When does working out increase well-being? When does it become addiction. Will all the result disappear, if one can't workout? The corona virus has affected the exercise routines of many of us. You may not be able to do your normal workout routines or participate in your favorite group exercise classes. The situation can evoke all kinds of emotions. Unisport instructor Petra Nyman writes to us about relationship to exercise.

For many of us exercise has become the highlight of our week, when we can blow off steam and get our endorphins flowing. We clearly notice the lack of our favorite exercise classes: frustration, anger, and perhaps it even depresses us. How can we ever adapt to not being able to exercise like before?

In this situation we have to adapt to a very different type of day-to-day life than what most of us have been used to.

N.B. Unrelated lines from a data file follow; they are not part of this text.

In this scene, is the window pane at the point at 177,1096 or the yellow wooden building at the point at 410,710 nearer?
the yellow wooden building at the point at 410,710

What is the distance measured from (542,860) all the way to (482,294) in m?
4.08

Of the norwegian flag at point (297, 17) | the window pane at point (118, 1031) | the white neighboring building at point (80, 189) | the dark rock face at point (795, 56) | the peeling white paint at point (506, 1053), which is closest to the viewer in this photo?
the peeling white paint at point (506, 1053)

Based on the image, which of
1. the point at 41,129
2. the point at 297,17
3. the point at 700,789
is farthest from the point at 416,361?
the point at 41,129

The adaptability of our mind is truly being tested. Can we exercise at home? Can we take a walk outside? At the same time that you are thinking of alternative ways to stay active, it is a good time to think about our own relationship with exercise. Does exercise increase our well-being or has it perhaps already become an addiction?

A good relationship to exercise

Exercise increases well-being when it upkeeps or improves your fitness level, when it is a part of your life that gives you enjoyment, or through enjoying the social interactions that come with it. If it is easy for you to leave out a workout when something more important arises, it looks like your relationship with exercise is healthy.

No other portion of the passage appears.